How do we do it? How do we renew the relationship between permaculture and scientific research? There are two broad patterns for development. (1) We can energize our own practice and pedagogy by drawing on research from sympathetic scientific disciplines, like those mentioned above. There is far more support in the scientific literature for the practices we promote than many of us realize. And (2) we can begin systematically assessing our impacts — moving beyond boosterism to generate hard-nosed evaluations of what we’re doing.

Participation in Permaculture is an example of the second pattern. This survey is an attempt to answer some very serious and basic questions about the permaculture movement, for which we currently just don’t have good answers. Who is doing permaculture? How do we participate, and why? What are the effects on our lives and landscapes?

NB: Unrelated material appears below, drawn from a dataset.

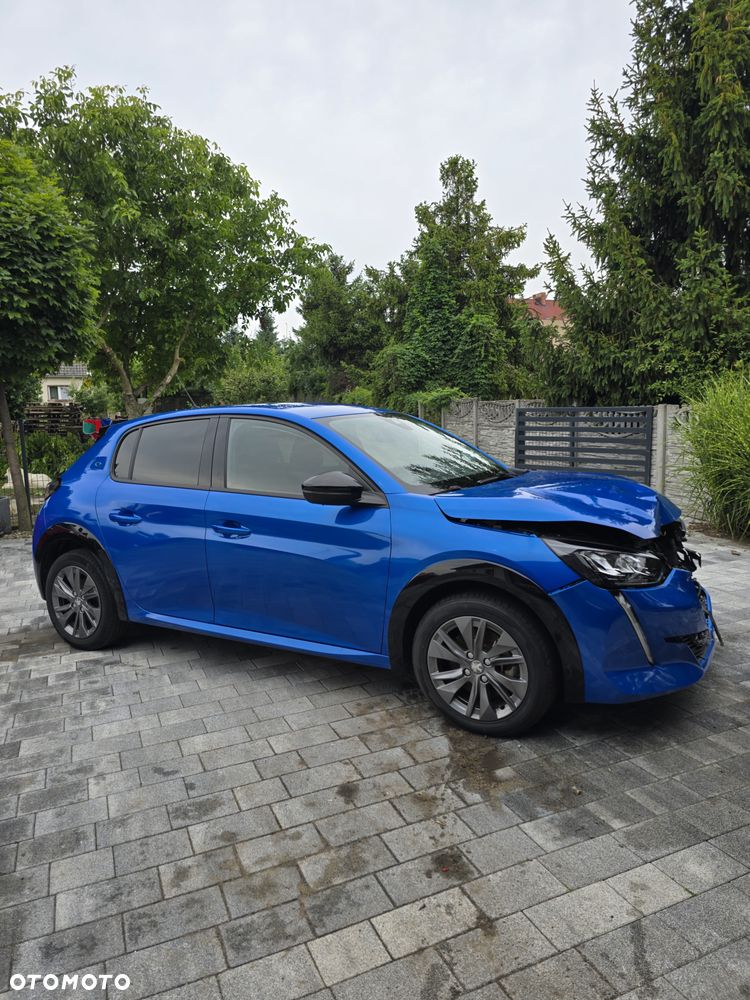 Peugeot 208 Allure - 3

This survey questionnaire is broad, and its intended audience is broad: anybody who identifies with permaculture in any way. The survey attempts to capture (some of) the incredible diversity of ways in which people participate in permaculture. This broad data will provide context for more focused field research later on. For example, in the coming year I’ll be doing my best to visit every permaculture-identified farming operation in the continental US. The intended outcome is two-fold: to establish a presence for permaculture in the scientific literature, and to provide a new kind of feedback to the movement, to let us know where our strengths and weaknesses lie. Domestic fieldwork is just a beginning.

These projects are a part of my doctoral dissertation research. The outputs of my dissertation will include 3-5 peer-reviewed journal articles, which will be accessible by anyone with internet access (either in an open-access journal, or as a pre-print). There will also be ample write-ups for a popular audience — i.e us, the movement.

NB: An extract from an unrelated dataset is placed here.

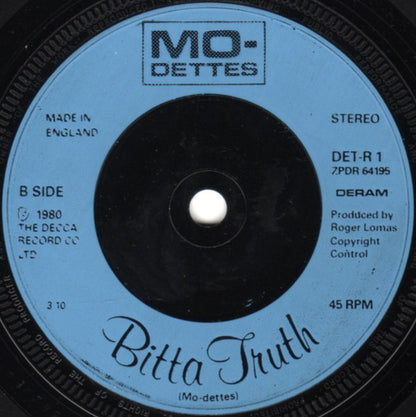 Mo-Dettes : Paint It Black (7", Single)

So please contribute your time and perspective by going to liberationecology.org/survey and filling out the survey. It doesn’t matter if you are a new student or an old hand — all are welcome. In the ~25 minutes it will take, you can help strengthen our understanding of where permaculture is at, and where it’s going.

4 Comments

  1. I appreciate your attempt to harness the considerable resources inherent in the academic and research communities. I’ve found many within academia who have come to appreciate the inherent limitations of reductionism and specialization, and I believe that our powerful design framework can provide these individuals and organizations with a path towards genuine service and reintegration with nature. Good work on tackling this challenge.

  2. Thanks so much for your comment, Adam.

    There are plenty of problems in academia, obviously. We just need to notice to how sprawling and diverse a place it is – observe the diversity of niches. For example, the University of Illinois at Urbana-Champaign, where I am at, is a tremendous hub of Monsanto-funded GMO research. And down the hall from those researchers are brilliant agroecologists, and in the next building over are deeply radical political ecologists.

    You may be able to guess which groups I’m working with. :)

    Let’s not abandon the resources in these institutions to reductive science and commodity-driven development. The moment is ripe for us to go invasive…

  3. This is fantastic. I am currently applying for graduate school in the US and am coordinating with prospective advisers on conducting research related to Permaculture efficacy in international development. I am also applying for the NSF Graduate Fellows Program under the same topic. It appears that the old guard is fading in relation to conventional agriculture and a new breed of open, eager and excited scientists are emerging, many of which are interested in the evaluation of integrated systems. Some great examples can be found at UC Berkeley, Santa Cruz, Michigan State, Cornell and UMass. While a lot of the research is focused on improving cereal crop production it is a great first step and I am excited to be a part of this movement.